-- READING PASSAGE --
That being said, we have some beautiful state parks in Florida (great springs,
rivers, camping etc) which charge entrance fees. Some parks have a once-a-year
"free day", and it's great to see so many people out and enjoying the
outdoors. Not at all like the "beach version of public housing", as one
commentor rudely claimed above.

------
pdimitar
This reminds me of a similar problem we had in Bulgaria, a long time ago. Many
rich land owners and hotel tycoons teamed up and basically made it illegal to
go on the beach, plant your own umbrella, and spend the day there. Tickets,
time limits... Gosh. There was a lot of outrage but of course, nothing
changed.

Things changed slightly when those beaches got almost empty one particular
summer (sorry, can't remember the year). But then the politicians intervened
and helped the land/hotel owners make our beaches more foreign-friendly --
better, quicker, more reliable transportation, more restaurants, more bars on
the beach, better service. And the foreigners started flocking.

From then on, a good chunk of Bulgaria's beaches are a paradise for foreigners
while us the Bulgarians have to scour the beach line for a place to get some
sun. Admittedly there are still a good amount of places where this craziness
doesn't exist but a lot of beaches are practically out of limits for us now.

TL;DR -- this article sounds like somebody influential is concerned about the
economy on/around the beaches. I might be wrong.

------
CodeWriter23
It was the state that defunded the State Beaches, bringing about the day use
fees to pay for maintenance, lifeguards, etc.

And by the way there are beaches that are transit-accessible in Los Angeles
that are free to walk on.

------
gwright
What about the people who would prefer hiking or skiing or white-water rafting
or Disneyland or a day trip to Catalina Island or ...

This seems like a crazy level of economic micro-management to me.

------
hedora
This article could use some work. It names two beaches that have over 80%
white visitors, but neither of those beaches have over 80% white visitors
according to the figure in the article.

Also, they did not ask how many families actually did not go to the beach
because of costs, which is the actual metric that matters.

The price of an overnight stay might be exorbitant if you stay near the water,
but there is no reason to do that if you live in any of California's
population centers (and cheaper accommodations are available nearby).

Recorded data
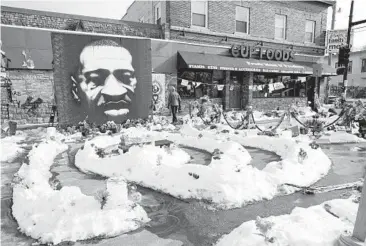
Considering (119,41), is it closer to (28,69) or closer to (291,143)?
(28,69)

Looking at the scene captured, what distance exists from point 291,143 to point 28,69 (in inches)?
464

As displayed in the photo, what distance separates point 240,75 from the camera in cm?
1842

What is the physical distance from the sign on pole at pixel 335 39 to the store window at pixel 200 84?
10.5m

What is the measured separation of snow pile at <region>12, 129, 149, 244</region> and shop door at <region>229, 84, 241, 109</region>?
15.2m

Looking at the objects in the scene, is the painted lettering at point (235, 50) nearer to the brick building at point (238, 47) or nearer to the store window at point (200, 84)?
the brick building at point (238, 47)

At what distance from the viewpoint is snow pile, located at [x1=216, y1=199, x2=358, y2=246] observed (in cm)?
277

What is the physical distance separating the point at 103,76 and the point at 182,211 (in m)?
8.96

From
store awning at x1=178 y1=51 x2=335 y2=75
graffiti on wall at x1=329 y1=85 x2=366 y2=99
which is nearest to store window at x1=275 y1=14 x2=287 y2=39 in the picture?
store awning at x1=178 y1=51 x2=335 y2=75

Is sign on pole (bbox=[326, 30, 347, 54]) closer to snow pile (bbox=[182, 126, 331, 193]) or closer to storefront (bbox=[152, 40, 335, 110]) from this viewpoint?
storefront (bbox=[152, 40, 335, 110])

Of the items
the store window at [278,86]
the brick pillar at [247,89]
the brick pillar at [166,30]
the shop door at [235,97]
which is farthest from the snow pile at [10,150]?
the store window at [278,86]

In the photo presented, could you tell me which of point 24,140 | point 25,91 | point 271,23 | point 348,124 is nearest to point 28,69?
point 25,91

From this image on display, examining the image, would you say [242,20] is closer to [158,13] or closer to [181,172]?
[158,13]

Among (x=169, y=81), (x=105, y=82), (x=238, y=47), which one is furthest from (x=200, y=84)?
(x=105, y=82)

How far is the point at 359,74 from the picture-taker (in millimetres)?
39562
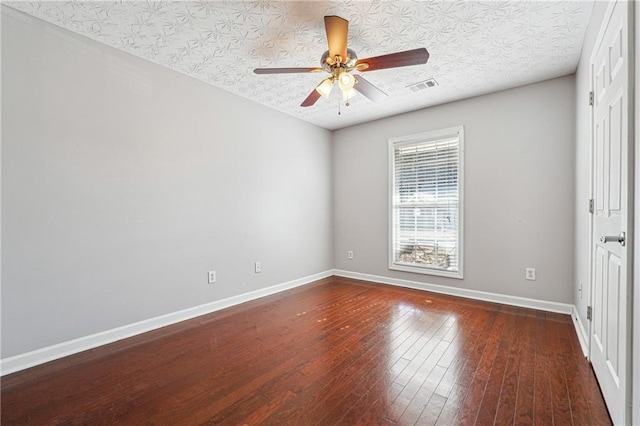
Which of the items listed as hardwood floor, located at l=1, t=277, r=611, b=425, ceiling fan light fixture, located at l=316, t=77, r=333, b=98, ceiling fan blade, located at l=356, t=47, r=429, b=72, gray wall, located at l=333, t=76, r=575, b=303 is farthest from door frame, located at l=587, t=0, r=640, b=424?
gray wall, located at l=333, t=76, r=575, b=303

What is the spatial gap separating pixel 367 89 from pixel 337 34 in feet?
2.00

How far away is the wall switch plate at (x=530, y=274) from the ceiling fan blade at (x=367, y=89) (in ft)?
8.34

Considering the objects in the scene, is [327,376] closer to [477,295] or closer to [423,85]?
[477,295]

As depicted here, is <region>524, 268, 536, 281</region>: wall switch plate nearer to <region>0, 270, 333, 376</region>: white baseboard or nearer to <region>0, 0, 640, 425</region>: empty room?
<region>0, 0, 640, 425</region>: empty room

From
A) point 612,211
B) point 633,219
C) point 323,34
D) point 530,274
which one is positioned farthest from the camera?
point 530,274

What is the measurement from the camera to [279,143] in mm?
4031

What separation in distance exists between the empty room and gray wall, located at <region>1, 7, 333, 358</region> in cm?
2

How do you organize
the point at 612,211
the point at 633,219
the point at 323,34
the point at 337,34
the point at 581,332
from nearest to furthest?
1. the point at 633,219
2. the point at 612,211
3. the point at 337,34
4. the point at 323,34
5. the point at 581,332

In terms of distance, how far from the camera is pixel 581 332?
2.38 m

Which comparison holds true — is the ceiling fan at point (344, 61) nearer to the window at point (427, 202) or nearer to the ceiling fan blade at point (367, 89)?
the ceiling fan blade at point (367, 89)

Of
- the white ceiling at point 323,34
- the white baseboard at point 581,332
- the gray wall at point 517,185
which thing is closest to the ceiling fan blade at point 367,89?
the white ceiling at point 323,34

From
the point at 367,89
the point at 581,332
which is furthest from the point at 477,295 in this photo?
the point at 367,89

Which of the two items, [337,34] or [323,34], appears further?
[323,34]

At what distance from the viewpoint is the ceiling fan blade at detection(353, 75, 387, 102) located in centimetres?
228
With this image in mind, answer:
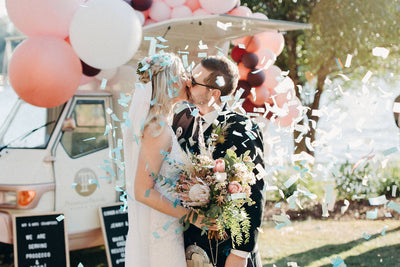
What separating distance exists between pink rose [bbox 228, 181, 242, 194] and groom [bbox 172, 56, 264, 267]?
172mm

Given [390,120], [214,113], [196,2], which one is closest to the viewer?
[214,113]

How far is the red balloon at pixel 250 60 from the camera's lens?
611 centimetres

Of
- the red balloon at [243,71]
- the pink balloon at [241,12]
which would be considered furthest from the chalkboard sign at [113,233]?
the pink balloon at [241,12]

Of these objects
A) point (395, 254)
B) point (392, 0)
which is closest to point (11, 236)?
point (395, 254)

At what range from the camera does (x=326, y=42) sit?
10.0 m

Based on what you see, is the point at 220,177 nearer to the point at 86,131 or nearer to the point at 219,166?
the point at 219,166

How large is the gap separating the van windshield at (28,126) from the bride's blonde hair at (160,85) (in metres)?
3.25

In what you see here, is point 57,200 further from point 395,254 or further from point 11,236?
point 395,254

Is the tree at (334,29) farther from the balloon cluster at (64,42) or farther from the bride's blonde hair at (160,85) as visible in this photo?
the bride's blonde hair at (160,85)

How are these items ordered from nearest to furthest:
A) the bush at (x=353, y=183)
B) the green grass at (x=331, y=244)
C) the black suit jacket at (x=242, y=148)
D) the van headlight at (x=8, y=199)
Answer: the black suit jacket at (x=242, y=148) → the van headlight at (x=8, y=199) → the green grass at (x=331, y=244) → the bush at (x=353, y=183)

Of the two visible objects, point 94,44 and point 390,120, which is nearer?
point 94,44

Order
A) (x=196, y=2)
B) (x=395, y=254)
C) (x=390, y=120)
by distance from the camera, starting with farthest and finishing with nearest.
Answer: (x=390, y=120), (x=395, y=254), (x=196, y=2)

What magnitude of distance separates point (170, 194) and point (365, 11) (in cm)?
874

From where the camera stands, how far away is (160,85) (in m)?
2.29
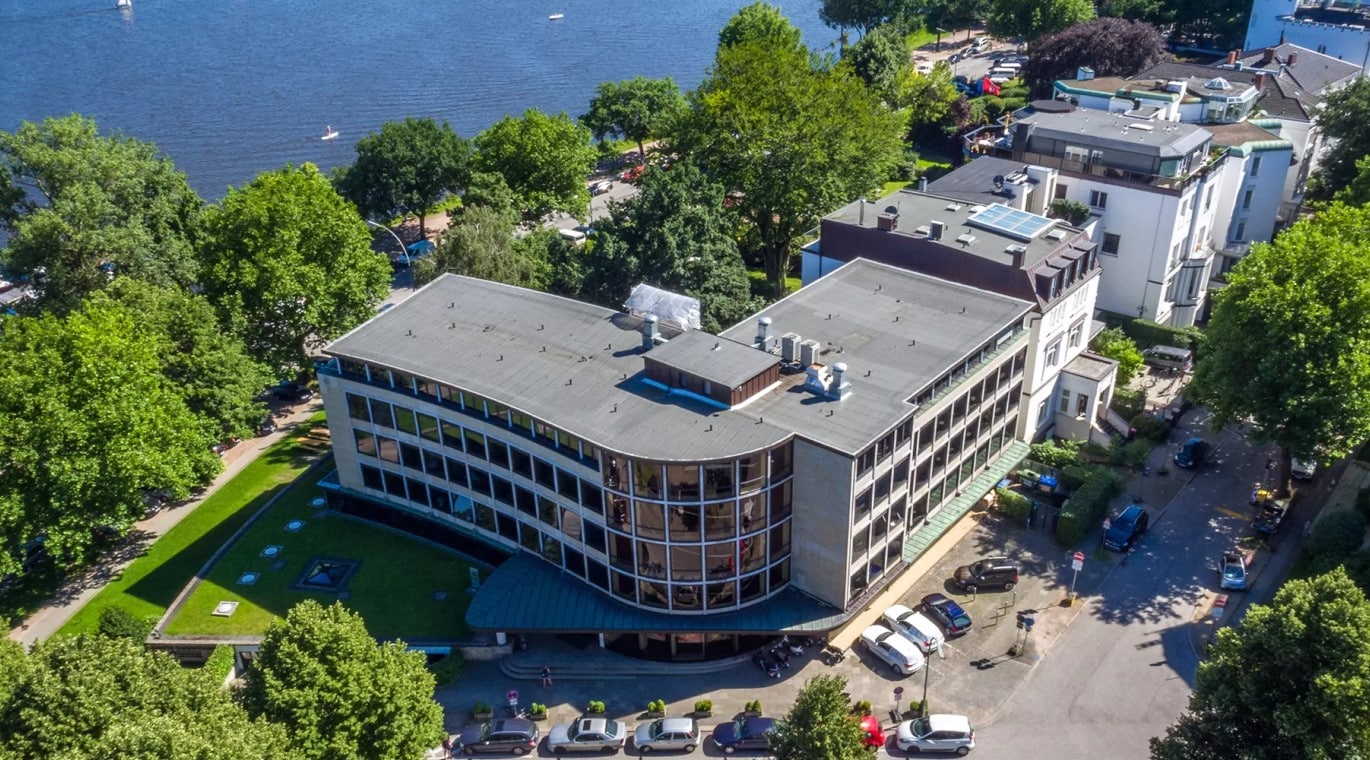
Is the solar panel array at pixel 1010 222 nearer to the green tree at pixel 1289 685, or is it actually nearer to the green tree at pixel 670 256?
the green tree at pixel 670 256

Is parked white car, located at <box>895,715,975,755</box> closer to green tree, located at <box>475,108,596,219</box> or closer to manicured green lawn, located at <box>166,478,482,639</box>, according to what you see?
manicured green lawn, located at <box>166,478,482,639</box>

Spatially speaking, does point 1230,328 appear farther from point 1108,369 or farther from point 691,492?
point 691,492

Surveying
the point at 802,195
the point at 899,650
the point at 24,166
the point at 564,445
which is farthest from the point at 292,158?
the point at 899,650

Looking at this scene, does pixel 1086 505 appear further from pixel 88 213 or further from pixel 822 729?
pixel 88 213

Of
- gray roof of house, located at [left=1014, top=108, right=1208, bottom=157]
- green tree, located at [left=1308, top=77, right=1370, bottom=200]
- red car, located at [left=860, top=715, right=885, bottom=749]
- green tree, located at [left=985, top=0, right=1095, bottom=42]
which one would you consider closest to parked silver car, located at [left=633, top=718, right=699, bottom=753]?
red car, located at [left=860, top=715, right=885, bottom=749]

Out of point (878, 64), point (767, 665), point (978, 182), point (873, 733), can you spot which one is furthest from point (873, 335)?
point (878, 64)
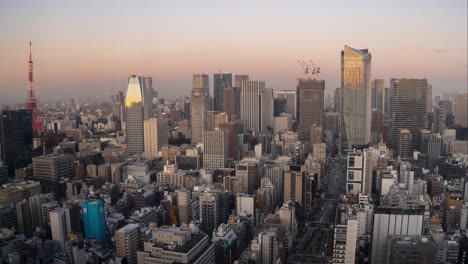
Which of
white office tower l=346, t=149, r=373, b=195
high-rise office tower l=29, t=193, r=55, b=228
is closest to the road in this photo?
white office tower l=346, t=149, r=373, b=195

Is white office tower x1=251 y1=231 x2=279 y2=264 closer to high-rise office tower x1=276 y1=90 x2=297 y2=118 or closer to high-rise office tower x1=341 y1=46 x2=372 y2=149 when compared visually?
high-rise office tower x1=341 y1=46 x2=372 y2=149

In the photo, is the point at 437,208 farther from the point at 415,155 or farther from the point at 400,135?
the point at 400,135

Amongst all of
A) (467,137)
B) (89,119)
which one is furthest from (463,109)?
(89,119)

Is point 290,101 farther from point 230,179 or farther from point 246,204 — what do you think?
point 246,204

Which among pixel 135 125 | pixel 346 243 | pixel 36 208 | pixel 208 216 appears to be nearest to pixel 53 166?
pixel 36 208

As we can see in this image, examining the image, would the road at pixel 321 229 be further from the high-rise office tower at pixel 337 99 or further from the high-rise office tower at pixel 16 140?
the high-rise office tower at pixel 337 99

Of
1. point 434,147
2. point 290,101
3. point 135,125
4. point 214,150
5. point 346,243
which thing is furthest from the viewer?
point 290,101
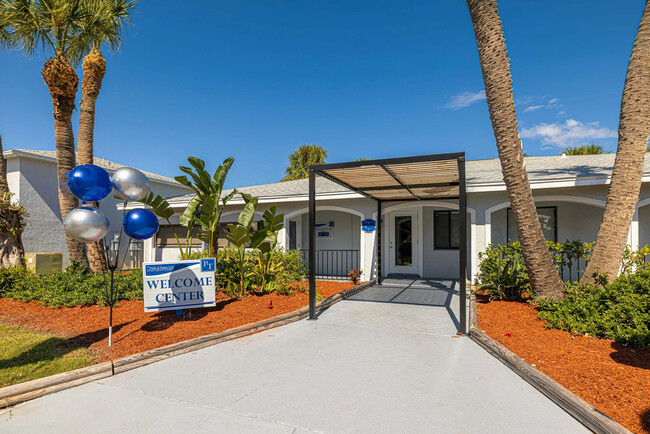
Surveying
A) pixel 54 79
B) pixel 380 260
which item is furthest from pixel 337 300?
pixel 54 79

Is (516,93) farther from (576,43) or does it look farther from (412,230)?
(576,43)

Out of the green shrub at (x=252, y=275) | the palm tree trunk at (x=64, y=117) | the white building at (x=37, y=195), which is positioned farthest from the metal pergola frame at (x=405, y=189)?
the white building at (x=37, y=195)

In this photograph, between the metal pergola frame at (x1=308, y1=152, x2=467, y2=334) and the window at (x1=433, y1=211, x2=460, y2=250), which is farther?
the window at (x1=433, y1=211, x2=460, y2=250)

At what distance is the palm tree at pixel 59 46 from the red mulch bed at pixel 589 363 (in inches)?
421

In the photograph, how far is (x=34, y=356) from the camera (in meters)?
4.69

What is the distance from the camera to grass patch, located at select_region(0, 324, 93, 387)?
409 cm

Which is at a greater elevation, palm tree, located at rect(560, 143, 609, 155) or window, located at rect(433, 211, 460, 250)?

-- COMPLETE THE FOLLOWING --
A - List every username shown above a comment in the beach-access thread.
B - Pick up the beach-access thread after its last sentence and keep it going.

-- THE RESULTS --
A - pdimitar, CodeWriter23, gwright, hedora

B -
Also, I go to the coast frequently, but have not heard of many (any?) of these
beaches. Is this some LA problem or something? It can't be, since it opens
with "California has >1,100 miles of beaches". Later, the map shows the study
is indeed only for SoCal.

With all that, I'd still like to know WTF the legislation actually does. The
article does not say. Does anyone here know?

------
tathougies
I grew up in OC. While the south county is a bunch of rich people, there are
plenty of beaches in the northern part that are totally free, especially if
you just park outside the main area. All of the beaches are ultimately free
for people just walking in, and many are just free if you know where to go,
but I understand why all the rich lawmakers think that all the beaches are
expensive -- all the ones they think are worth going to certainly are. For us
plebes though there is still plenty of beach.

Also, judging by how crowded the beach is on weekends, I'm guessing access
isn't much of a problem

------
hedora
I looked up a better article:

[http://www.latimes.com/local/lanow/la-me-ln-coastal-
accommod...](http://www.latimes.com/local/lanow/la-me-ln-coastal-
accommodations-20170201-story.html)

Apparently, the plan is to make our beaches great again by building hotels
inside of state parks.

------
jdavis703
If you care about the beach it's important that a broad swath of the
population appreciates the coastal areas. That ways when it comes time to vote
on bond and tax measures that go to restoring and managing these areas, people
understand the importance of what they're voting for.

------
troisx
That's great, they can make more beaches be like Dockweiler, the most
"diverse" on the chart. Where one can currently experience gangs, graffiti,
littering and constant violations of the law that the lifeguards and tiny
police presence are incapable of enforcing.

------
madengr
Nutty CA.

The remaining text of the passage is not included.